The Lyons Housing Review, commissioned by the Labour party, has set out a comprehensive housing plan designed to meet Labour’s commitment of building 200,000 homes a year by 2020 and set a course for doubling the number of first-time buyers over the next decade.
Speaking at the launch of the Lyons Housing Review, Labour leader Ed Miliband revealed three key policies from the study:
- Local authorities will designate new Housing Growth Areas, which will have powers to assemble land and give certainty that building will take place
- It will be mandatory for local authorities to have a Local Plan to meet the housing needs of the community – if not the planning inspectorate can step in to ensure housing needs are not ignored
- A proportion of the homes in the Housing Growth Areas, perhaps half, will be reserved for priority access to first-time buyers for two months. Local authorities will be able to restrict sales so they cannot be sold to buy to let or “buy to leave empty”.
In his introduction to the review he stated that:
“There has been a systematic failure to build the homes our country needs. Too much development land is held as a speculative investment when local people need homes. Too often the trickle of new developments that get completed are snapped up before people from the area can benefit, undermining support for much needed further development. And, for too many young families, the dream of home ownership is fading fast.
“Only Labour has a plan to build the homes that our country, our local communities and our families need. As Ed Balls has said, the next Labour government will make housing a bigger priority within the existing capital settlement for the next parliament.”

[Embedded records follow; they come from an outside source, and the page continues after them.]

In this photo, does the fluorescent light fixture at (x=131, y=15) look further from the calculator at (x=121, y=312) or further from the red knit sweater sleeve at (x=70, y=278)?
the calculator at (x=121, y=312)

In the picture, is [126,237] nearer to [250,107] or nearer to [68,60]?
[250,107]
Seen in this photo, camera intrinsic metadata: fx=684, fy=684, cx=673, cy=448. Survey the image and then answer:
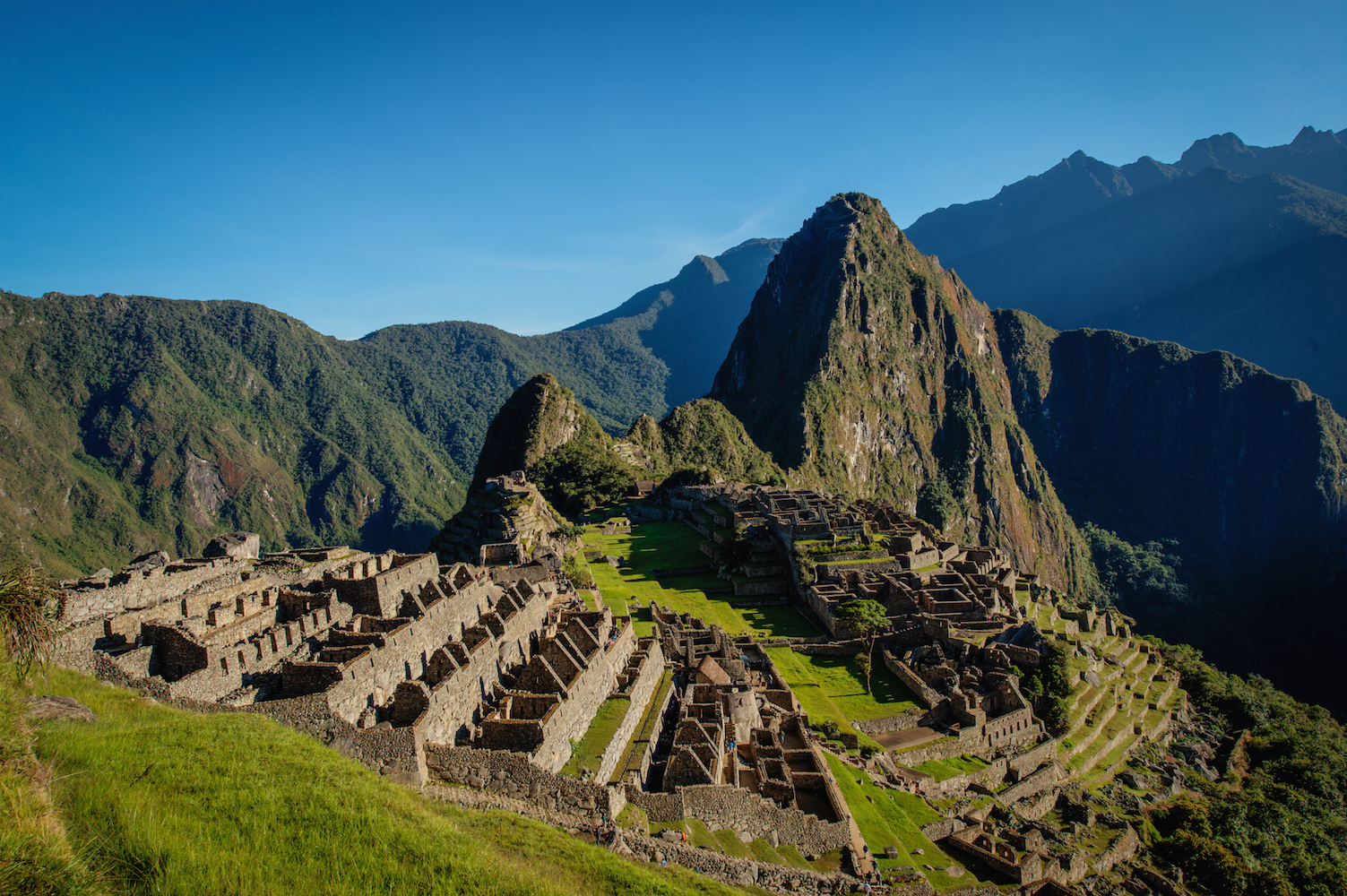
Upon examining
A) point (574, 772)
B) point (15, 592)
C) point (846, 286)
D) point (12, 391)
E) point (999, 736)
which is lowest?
point (999, 736)

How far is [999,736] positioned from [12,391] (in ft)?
490

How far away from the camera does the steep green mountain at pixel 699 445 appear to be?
119 meters

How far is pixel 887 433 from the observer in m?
184

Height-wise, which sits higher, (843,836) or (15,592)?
(15,592)

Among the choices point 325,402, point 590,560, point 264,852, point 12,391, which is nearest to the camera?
point 264,852

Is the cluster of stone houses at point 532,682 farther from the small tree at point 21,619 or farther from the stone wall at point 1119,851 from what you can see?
the small tree at point 21,619

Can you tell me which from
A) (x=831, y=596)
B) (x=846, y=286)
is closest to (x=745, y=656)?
(x=831, y=596)

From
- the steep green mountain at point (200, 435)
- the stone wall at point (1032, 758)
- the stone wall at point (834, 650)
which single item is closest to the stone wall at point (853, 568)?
the stone wall at point (834, 650)

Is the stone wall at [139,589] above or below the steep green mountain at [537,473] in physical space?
below

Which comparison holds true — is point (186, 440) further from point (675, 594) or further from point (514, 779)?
point (514, 779)

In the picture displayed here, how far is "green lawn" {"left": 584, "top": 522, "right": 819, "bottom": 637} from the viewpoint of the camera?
134ft

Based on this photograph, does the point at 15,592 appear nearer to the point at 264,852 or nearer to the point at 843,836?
the point at 264,852

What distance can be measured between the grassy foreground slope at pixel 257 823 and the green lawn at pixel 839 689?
18599 mm

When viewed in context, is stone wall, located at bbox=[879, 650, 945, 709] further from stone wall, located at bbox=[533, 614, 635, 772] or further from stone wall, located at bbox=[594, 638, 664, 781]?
stone wall, located at bbox=[533, 614, 635, 772]
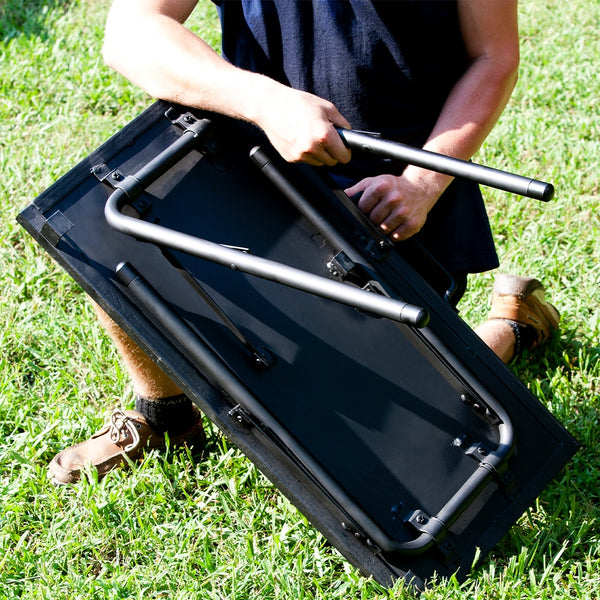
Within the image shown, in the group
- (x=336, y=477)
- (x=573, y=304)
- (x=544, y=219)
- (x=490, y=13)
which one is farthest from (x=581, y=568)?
(x=544, y=219)

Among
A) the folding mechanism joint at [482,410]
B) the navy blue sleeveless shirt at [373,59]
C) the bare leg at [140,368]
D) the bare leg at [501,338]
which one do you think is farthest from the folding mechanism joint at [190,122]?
the bare leg at [501,338]

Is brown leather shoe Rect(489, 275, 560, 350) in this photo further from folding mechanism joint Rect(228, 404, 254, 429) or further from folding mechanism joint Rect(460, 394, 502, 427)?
folding mechanism joint Rect(228, 404, 254, 429)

The housebuilding industry welcomed Labour’s commitment to delivering new homes, confirming that bringing land forward is vital in creating the homes the country needs.
Home Builders Federation Executive Chairman, Stewart Baseley explained:
“We welcome the commitment by Labour to increase housing supply. Whilst we have seen a big increase in housebuilding activity in recent months, we are still not delivering enough homes to meet the country’s needs. Policies that would result in more land coming forward for development more quickly and further assist first-time buyers would clearly provide a boost to housing supply. We look forward to working with the Labour party to develop their policies as we move towards the general election.”
David Lock CBE, who was a key adviser to Sir Michael Lyons in the preparation of his review, said of its findings:
“The review appears to major on the radical thinking necessary to unlock the constipation in the evidence-plan-deliver system from which housing in the UK suffers at present.
“We cannot expect the current broken housing market to deliver without fundamental changes to vision, policy and mechanisms to make more homes available to the people that need them at prices they can afford – decent homes are a necessity, not a luxury.”
The Lyons Housing Review identifies 39 recommendations aimed at creating the communities so needed throughout the country and as Sir Michael Lyons explains in his introduction to the review:
“Our work is now done and we pass our conclusions and recommendations back to Mr Miliband and his shadow team. We do that with the advice that, across the industry, time after time, we found a desire for a radical improvement in housebuilding and recognition of the importance of strong and consistent leadership by government. Ideally, this should be a matter of consensus between the parties but there is certainly an opportunity here to change this country for the better by building the homes that our children need.”